Large reasoning models exhibit remarkable reasoning capabilities via long, elaborate reasoning trajectories. Supervised fine-tuning on such reasoning traces, also known as distillation, can be a cost-effective way to boost reasoning capabilities of student models. However, empirical observations reveal that these reasoning trajectories are often suboptimal, switching excessively between different lines of thought, resulting in under-thinking, over-thinking, and even degenerate responses. We introduce Retro-Search, an MCTS-inspired search algorithm, for distilling higher quality reasoning paths from large reasoning models. Retro-Search retrospectively revises reasoning paths to discover better, yet shorter traces, which can then lead to student models with enhanced reasoning capabilities with shorter, thus faster inference.

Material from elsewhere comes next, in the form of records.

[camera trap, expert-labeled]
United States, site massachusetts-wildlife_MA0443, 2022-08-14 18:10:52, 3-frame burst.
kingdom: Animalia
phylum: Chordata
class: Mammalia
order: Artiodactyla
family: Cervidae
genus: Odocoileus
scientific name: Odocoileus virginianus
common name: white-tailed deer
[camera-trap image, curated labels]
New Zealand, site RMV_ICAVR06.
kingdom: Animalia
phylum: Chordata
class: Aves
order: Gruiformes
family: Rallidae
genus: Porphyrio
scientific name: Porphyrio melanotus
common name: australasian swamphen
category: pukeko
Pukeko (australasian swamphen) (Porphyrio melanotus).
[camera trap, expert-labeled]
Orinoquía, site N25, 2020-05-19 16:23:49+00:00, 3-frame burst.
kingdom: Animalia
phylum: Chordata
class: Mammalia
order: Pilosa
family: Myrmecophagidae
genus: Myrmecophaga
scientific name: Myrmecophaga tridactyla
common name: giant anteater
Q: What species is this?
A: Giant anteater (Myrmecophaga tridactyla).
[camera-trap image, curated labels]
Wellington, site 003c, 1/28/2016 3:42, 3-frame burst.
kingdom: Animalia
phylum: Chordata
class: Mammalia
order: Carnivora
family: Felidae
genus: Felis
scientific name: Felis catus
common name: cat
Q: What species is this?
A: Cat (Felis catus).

Our approach can enable two use cases: self-improvement, where models are fine-tuned on their own Retro-Search-ed thought traces, and weak-to-strong improvement, where a weaker model revises stronger model's thought traces via Retro-Search. For self-improving, R1-distill-7B, fine-tuned on its own Retro-Search-ed traces, reduces the average reasoning length by 31.2% while improving performance by 7.7% across seven math benchmarks. For weak-to-strong improvement, we retrospectively revise R1-671B's traces from the OpenThoughts dataset using R1-distill-32B as the Retro-Search-er, a model 20x smaller. Qwen2.5-32B, fine-tuned on this refined data, achieves performance comparable to R1-distill-32B, yielding an 11.3% reduction in reasoning length and a 2.4% performance improvement compared to fine-tuning on the original OpenThoughts data. Our work counters recently emergent viewpoints that question the relevance of search algorithms in the era of large reasoning models, by demonstrating that there are still opportunities for algorithmic advancements, even for frontier models.

Paper Structure

This paper contains 25 sections, 3 equations, 2 figures, 8 tables, 1 algorithm.

Figures (2)

  • Figure 1: An example reasoning trace from Retro-Search in weak-to-strong revision. A reasoning trace consists of a series of thoughts segmented by transition keywords (e.g., “alternatively”, “wait”), with each thought composed of a sequence of intermediate steps, delimited by '\\ n\\ n'. Retro-Search retrospectively revises reasoning trajectories - exploring promising thoughts that were prematurely abandoned to mitigate under-thinking while avoiding redundant thoughts once the correct answer is evident to reduce over-thinking.
  • Figure 2: An overview of our Retro-Search algorithm. The algorithm iterates through the thoughts and explores untaken paths from steps that come before a thought-switch, which is marked by transition keywords like "wait" or "another approach." During the process, it performs multiple rollouts, suppressing these transition keywords in the immediate next step. If the search is successful, the existing trajectory is replaced with the new rollout, and the process continues through the updated trajectory.